→ To be done
1. Answer these questions using the GST article below.
(a) Which sectors does the article say will gain from the reduction in logistics costs?
(b) What is the current trailing 12-month PE ratio of the Sensex, and what is its 3-year average?
(c) The transition may affect earnings for which quarter?
2. List every sector that the GST article below says constitutes nearly 70 per cent of the indices.
3. Decide whether each statement agrees with the GST article below. Answer yes or no, and quote the words of the article that decide it.
(a) The broader BSE 500 rose 20 per cent over the last 12 months.
(b) Jain expects GST to reduce full-year earnings significantly.
(c) Consumer durables companies can now claim ITC on payments made to advertisers.

→ Article
*****
Tax incidence on many companies is also likely to move lower due to the Input Tax Credit on services and other payments that were so far not available.

For instance, FMCG, consumer durables and real estate companies that spend heavily on marketing can now claim ITC on payments made to advertisers. Many companies are off the opinion that margins can improve over the medium term due to lower tax outgo.

Last, logistics expenses of many companies is set to move down sharply due to decline in transit time as the number of check-points reduce and consolidation of warehouses takes place. Sectors such as cement, steel and chemicals will gain due to this cost reduction.

How much further?

While long-term benefits are certain, concern stems from the fact that stock prices have run-up too much already. The Sensex and the Nifty are up 15 per cent over the last 12 months with the broader BSE 500 rallying 20 per cent in this period. The current PE ratio of the Sensex on a trailing 12 months basis at 23 is much above its 3-year average of 20.2. On a forward basis too, valuation of the benchmark has moved above the 3-year average.

Many of the sector indices such as real estate, auto and metals also sport valuation that appears over-heated.

Short-term uncertainty

There is also fear that the transition can impact the earnings of the September quarter of FY 18.

“There seems to be little evidence of planning or preparation at retail stores. This indicates corporates still need time to a) understand GST themselves, and b) then communicate the impact/changes to end of chain staff. The impact of GST on listed company volumes and earnings may extend beyond the June quarter,” writes Sanjay Mookim, Research Analyst, DSP Merrill Lynch (India), in a strategy report.

The impact on the full-year earnings could, however, be minimal thinks Prashanth Jain.

“Since GST is being implemented in the middle of a financial year, there should be no impact on earnings for the year, though quarterly numbers could see some variation due to inventory changes/trade de-stocking,” says Jain. “Further, sectors like banking, IT, utilities, oil & gas, capex, telecom that constitute nearly 70 per cent of indices should see no impact whatsoever.”
*****
→ Dataset entries
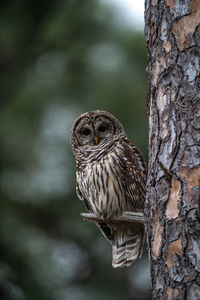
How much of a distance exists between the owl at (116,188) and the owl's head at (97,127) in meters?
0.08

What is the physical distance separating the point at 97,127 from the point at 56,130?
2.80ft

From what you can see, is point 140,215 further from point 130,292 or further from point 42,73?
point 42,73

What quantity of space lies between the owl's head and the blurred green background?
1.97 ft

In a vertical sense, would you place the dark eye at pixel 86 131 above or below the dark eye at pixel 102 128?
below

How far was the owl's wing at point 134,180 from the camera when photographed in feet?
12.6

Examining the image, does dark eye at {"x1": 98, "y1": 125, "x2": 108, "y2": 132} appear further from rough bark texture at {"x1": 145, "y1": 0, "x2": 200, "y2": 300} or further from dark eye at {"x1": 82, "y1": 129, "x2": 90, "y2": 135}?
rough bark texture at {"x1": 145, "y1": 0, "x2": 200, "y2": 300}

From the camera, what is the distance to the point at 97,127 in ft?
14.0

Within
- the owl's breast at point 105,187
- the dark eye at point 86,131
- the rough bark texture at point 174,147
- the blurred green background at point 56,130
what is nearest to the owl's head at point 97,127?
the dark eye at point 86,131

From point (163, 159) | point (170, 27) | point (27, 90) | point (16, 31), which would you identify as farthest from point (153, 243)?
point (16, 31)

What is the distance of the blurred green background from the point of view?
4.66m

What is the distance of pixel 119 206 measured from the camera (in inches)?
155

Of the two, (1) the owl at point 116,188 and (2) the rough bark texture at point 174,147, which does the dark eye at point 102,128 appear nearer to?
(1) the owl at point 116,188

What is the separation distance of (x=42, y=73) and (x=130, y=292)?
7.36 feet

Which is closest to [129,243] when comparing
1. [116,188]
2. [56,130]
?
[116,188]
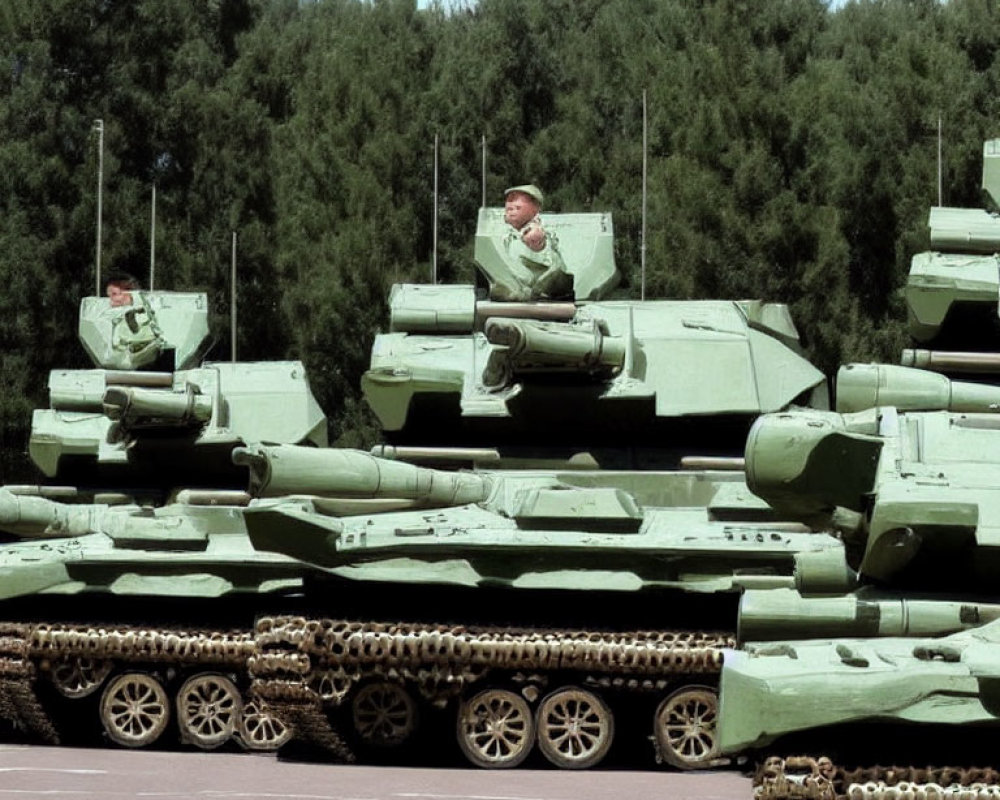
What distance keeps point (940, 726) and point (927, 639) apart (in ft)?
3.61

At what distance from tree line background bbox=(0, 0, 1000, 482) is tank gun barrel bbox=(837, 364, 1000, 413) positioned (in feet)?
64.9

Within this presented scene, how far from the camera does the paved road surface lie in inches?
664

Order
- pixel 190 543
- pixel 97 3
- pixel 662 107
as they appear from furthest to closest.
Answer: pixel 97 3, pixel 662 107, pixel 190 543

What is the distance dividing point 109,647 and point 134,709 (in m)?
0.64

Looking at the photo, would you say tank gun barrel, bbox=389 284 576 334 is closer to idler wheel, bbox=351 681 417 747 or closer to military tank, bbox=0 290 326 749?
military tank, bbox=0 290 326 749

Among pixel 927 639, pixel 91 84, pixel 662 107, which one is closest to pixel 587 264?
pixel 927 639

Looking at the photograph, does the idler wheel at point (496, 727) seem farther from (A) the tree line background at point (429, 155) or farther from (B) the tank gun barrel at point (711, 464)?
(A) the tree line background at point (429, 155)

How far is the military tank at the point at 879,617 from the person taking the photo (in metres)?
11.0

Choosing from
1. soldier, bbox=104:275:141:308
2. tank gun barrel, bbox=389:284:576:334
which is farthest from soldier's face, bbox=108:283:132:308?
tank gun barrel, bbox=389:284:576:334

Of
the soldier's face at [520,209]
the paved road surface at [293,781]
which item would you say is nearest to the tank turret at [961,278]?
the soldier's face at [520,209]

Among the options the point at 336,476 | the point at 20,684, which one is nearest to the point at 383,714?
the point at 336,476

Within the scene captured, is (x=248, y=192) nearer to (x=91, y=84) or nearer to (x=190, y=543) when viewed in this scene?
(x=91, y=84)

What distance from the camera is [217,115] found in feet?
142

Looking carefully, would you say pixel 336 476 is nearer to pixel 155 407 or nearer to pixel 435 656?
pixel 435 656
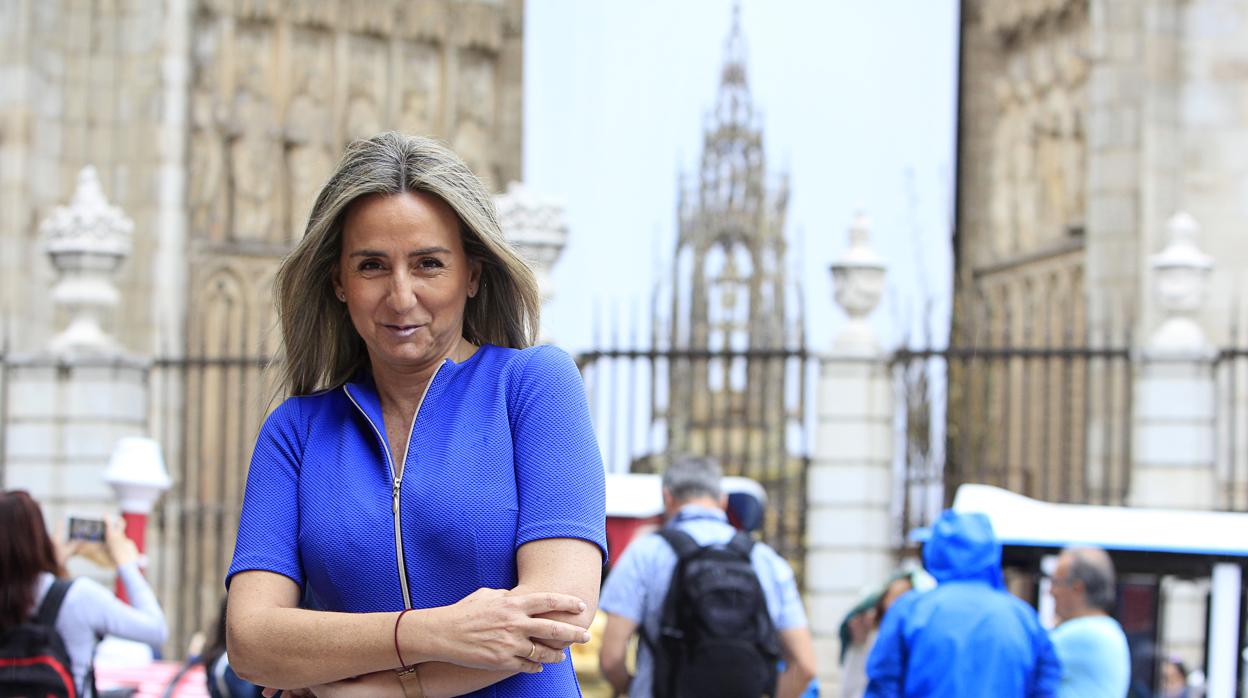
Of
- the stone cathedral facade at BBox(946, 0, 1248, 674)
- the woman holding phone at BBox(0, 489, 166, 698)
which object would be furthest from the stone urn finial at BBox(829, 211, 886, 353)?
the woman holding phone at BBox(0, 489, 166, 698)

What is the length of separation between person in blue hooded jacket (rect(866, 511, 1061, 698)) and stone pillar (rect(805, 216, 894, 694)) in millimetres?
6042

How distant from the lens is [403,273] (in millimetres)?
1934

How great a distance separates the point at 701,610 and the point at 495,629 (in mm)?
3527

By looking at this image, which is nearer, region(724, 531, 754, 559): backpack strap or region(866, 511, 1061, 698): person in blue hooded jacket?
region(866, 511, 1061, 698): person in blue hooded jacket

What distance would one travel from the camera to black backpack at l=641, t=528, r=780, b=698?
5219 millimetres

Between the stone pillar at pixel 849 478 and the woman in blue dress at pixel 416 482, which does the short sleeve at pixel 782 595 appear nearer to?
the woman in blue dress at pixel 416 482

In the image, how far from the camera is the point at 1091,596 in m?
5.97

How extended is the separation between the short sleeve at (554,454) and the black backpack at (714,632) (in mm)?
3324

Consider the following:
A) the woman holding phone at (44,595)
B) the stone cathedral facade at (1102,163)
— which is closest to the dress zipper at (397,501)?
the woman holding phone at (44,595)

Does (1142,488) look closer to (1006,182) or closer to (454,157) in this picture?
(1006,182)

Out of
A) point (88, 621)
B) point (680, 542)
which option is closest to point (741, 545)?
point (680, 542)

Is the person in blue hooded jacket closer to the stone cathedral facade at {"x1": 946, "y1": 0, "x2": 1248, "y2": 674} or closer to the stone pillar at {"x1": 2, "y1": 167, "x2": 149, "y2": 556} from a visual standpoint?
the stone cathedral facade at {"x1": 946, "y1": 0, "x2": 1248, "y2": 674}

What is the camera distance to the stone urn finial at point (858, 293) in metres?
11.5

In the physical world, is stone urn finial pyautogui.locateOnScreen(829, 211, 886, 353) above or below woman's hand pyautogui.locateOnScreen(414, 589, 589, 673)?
*****
→ Answer list
1.
(a) Cement, steel and chemicals.
(b) The current ratio is 23, and the 3-year average is 20.2.
(c) The September quarter of FY 18.

2. Banking, IT, utilities, oil & gas, capex, telecom

3.
(a) Yes: "with the broader BSE 500 rallying 20 per cent in this period"
(b) No: "there should be no impact on earnings for the year"
(c) Yes: "FMCG, consumer durables and real estate companies that spend heavily on marketing can now claim ITC on payments made to advertisers"